_PROBLEM TO SOLVE_.
Write out the lines below verbatim, starting with the line that contains "Which item, taken" and continuing through the final line, including both.

-------- LISTING --------

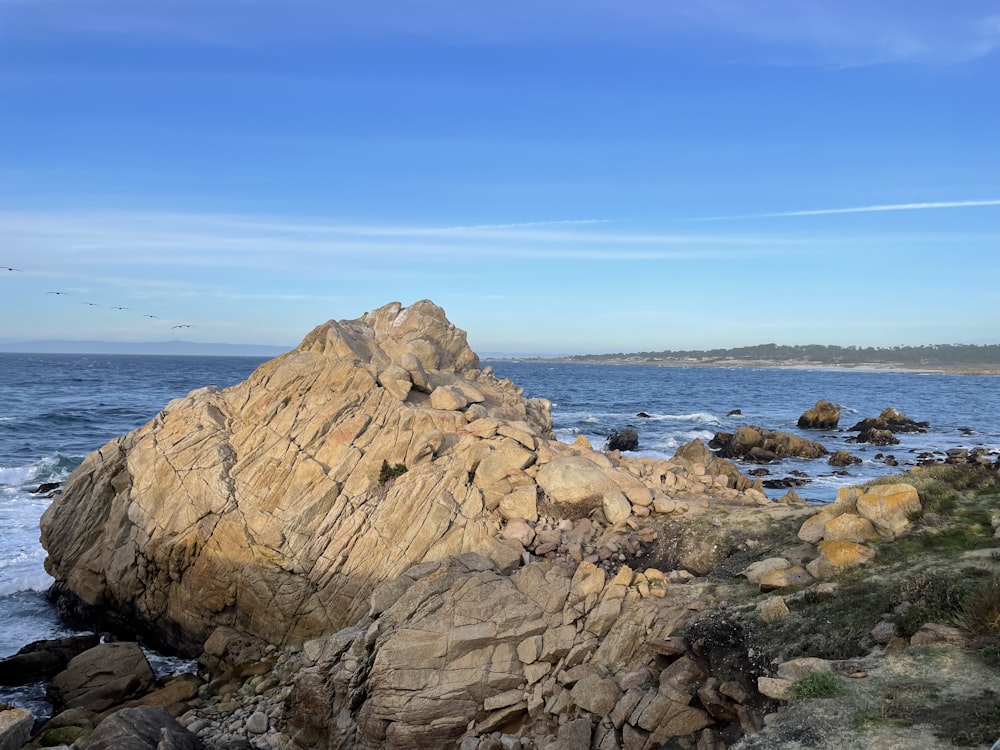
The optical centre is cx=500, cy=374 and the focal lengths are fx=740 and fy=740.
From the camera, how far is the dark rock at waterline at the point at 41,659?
59.2 feet

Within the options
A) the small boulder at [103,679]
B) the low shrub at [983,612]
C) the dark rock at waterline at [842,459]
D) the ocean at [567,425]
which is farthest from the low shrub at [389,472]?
the dark rock at waterline at [842,459]

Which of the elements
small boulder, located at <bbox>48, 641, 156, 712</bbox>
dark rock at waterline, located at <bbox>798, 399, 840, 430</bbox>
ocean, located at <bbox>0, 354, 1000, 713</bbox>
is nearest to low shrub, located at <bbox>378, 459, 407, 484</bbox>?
small boulder, located at <bbox>48, 641, 156, 712</bbox>

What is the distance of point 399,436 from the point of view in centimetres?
2023

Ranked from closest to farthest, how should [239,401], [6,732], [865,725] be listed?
[865,725]
[6,732]
[239,401]

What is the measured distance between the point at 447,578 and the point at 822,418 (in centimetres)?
5773

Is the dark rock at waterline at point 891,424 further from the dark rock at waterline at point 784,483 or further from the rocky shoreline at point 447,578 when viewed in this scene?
the rocky shoreline at point 447,578

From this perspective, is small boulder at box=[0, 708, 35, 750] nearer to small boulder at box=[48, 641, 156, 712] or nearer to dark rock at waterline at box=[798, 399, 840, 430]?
small boulder at box=[48, 641, 156, 712]

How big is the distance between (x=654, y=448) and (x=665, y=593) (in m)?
37.4

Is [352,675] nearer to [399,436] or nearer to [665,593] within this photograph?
[665,593]

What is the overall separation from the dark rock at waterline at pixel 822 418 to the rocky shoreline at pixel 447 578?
154ft

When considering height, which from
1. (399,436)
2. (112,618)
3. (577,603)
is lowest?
(112,618)

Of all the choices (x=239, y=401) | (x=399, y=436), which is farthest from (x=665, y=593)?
(x=239, y=401)

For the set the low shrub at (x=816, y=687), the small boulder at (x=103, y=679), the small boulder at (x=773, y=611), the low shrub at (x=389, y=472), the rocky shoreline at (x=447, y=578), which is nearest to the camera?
the low shrub at (x=816, y=687)

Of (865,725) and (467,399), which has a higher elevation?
(467,399)
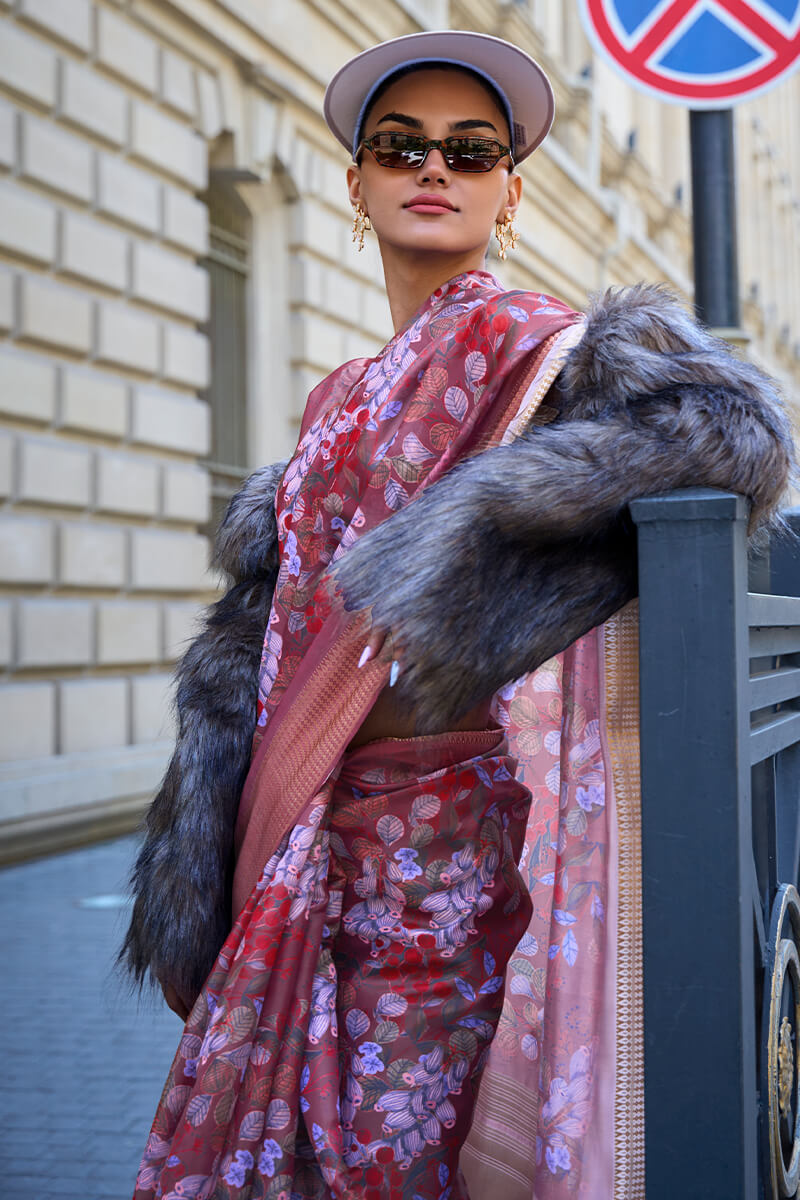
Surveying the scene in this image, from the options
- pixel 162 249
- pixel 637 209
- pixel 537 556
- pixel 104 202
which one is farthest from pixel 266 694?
pixel 637 209

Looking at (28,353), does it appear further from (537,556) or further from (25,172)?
(537,556)

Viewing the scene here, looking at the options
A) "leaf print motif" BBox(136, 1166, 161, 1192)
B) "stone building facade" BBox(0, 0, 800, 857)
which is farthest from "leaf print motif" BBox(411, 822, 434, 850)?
"stone building facade" BBox(0, 0, 800, 857)

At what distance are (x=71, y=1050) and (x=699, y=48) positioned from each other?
3345mm

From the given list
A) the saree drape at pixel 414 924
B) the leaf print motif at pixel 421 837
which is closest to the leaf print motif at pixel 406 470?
the saree drape at pixel 414 924

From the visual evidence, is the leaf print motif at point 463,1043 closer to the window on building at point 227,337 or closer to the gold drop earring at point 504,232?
the gold drop earring at point 504,232

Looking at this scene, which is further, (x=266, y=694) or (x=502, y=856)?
(x=266, y=694)

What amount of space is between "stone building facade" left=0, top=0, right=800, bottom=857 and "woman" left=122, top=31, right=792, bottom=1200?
3.90 meters

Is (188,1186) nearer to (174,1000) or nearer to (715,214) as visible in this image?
(174,1000)

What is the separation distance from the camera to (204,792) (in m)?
1.92

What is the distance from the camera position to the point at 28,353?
6.60 metres

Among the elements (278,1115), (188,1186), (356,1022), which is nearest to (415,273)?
(356,1022)

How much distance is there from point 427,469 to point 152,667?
6250 millimetres

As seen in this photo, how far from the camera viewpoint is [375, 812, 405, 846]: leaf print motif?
5.47ft

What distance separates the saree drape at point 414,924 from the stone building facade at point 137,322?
13.2 ft
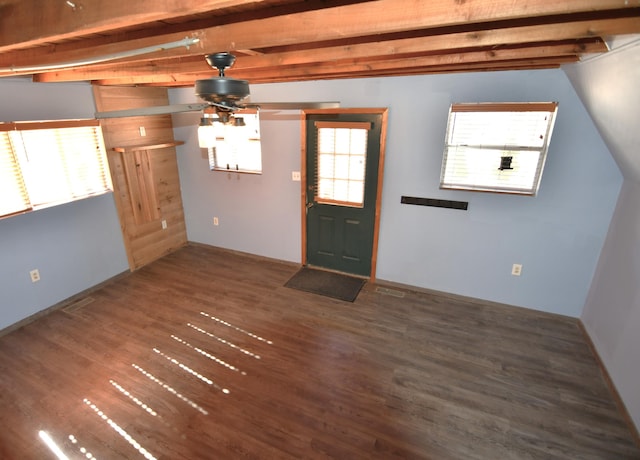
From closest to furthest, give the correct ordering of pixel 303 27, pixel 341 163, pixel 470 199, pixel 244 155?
1. pixel 303 27
2. pixel 470 199
3. pixel 341 163
4. pixel 244 155

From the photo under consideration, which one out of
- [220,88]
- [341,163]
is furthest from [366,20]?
[341,163]

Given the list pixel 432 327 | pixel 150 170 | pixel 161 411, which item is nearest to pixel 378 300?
pixel 432 327

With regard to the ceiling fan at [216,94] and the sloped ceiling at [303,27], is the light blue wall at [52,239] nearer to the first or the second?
the sloped ceiling at [303,27]

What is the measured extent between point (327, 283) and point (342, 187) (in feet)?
4.03

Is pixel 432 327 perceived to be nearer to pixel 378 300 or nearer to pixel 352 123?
pixel 378 300

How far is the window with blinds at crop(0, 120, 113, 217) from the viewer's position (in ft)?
9.65

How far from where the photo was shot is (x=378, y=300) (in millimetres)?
3742

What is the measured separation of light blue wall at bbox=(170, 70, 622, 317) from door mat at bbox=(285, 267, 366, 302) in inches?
16.7

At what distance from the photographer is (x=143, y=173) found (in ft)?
14.0

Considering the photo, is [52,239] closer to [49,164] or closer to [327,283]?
[49,164]

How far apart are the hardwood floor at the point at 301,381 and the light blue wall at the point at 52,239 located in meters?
0.30

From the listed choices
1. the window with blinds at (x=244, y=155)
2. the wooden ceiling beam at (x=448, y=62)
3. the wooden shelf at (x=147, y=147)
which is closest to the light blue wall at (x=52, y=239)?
the wooden shelf at (x=147, y=147)

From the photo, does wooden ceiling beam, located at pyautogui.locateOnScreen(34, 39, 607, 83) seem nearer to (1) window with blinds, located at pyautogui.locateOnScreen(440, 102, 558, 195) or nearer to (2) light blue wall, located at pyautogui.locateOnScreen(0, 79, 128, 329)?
(2) light blue wall, located at pyautogui.locateOnScreen(0, 79, 128, 329)

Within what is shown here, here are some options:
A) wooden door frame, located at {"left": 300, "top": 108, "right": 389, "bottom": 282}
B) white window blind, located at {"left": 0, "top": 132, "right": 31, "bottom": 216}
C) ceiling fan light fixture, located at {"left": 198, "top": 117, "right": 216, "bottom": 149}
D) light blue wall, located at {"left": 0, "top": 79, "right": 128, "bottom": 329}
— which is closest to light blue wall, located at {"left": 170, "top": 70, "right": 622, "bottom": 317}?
wooden door frame, located at {"left": 300, "top": 108, "right": 389, "bottom": 282}
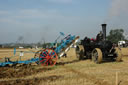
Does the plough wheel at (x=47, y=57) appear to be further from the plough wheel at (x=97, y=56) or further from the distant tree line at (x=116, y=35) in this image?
the distant tree line at (x=116, y=35)

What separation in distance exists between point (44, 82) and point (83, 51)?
23.0 feet

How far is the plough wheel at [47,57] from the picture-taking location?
33.8ft

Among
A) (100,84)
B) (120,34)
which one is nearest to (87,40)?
(100,84)

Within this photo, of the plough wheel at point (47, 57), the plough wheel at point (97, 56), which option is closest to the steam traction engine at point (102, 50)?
the plough wheel at point (97, 56)

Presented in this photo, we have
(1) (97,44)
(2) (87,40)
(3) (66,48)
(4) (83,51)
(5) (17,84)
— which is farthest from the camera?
(2) (87,40)

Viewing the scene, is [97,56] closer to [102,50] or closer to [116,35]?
[102,50]

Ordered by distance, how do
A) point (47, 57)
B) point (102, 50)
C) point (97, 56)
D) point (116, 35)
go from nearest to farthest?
point (47, 57), point (97, 56), point (102, 50), point (116, 35)

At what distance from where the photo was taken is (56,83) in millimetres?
6023

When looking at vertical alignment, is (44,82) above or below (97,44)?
below

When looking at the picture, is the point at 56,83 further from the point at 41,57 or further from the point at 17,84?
the point at 41,57

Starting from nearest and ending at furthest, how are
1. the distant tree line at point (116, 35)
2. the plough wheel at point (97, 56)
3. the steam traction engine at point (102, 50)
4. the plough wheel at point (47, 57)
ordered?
the plough wheel at point (47, 57)
the plough wheel at point (97, 56)
the steam traction engine at point (102, 50)
the distant tree line at point (116, 35)

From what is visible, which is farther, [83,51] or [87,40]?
[87,40]

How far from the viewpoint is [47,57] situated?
10281 mm

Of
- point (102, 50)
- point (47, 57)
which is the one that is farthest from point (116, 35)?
point (47, 57)
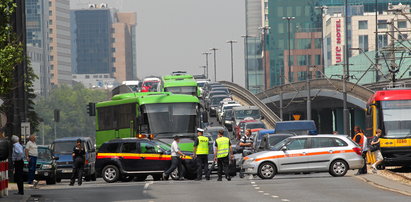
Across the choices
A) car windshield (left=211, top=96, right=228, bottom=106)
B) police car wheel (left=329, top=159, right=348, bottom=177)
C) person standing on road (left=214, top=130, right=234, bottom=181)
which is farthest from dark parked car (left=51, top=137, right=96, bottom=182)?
car windshield (left=211, top=96, right=228, bottom=106)

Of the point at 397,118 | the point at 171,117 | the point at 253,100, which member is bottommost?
the point at 397,118

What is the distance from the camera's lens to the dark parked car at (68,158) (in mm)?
44200

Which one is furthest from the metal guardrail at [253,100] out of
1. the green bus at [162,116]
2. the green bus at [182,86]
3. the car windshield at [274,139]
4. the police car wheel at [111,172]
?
the police car wheel at [111,172]

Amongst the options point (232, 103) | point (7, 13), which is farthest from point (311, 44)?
point (7, 13)

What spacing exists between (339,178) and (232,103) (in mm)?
63113

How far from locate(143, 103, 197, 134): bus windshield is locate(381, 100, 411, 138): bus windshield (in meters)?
7.52

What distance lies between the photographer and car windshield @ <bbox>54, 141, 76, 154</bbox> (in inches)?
1813

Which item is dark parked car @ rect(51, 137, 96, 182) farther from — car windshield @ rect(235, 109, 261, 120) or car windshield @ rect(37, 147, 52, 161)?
car windshield @ rect(235, 109, 261, 120)

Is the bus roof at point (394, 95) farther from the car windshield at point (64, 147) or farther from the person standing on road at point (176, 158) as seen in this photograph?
the car windshield at point (64, 147)

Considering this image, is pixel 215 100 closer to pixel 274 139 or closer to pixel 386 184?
pixel 274 139

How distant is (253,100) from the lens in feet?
388

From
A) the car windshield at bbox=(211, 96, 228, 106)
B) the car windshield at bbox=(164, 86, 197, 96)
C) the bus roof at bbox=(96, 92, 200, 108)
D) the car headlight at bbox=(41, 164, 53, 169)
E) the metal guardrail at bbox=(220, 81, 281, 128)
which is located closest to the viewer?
the car headlight at bbox=(41, 164, 53, 169)

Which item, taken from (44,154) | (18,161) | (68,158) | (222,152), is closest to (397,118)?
(222,152)

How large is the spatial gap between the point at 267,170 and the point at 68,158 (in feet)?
42.1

--------

_PROBLEM SOLUTION_.
Which item, taken from (44,154) | (18,161) | (68,158) | (222,152), is closest to (397,118)?
(222,152)

How large is the spatial gap between the point at 267,170 and the point at 68,158 (in feet)?
42.1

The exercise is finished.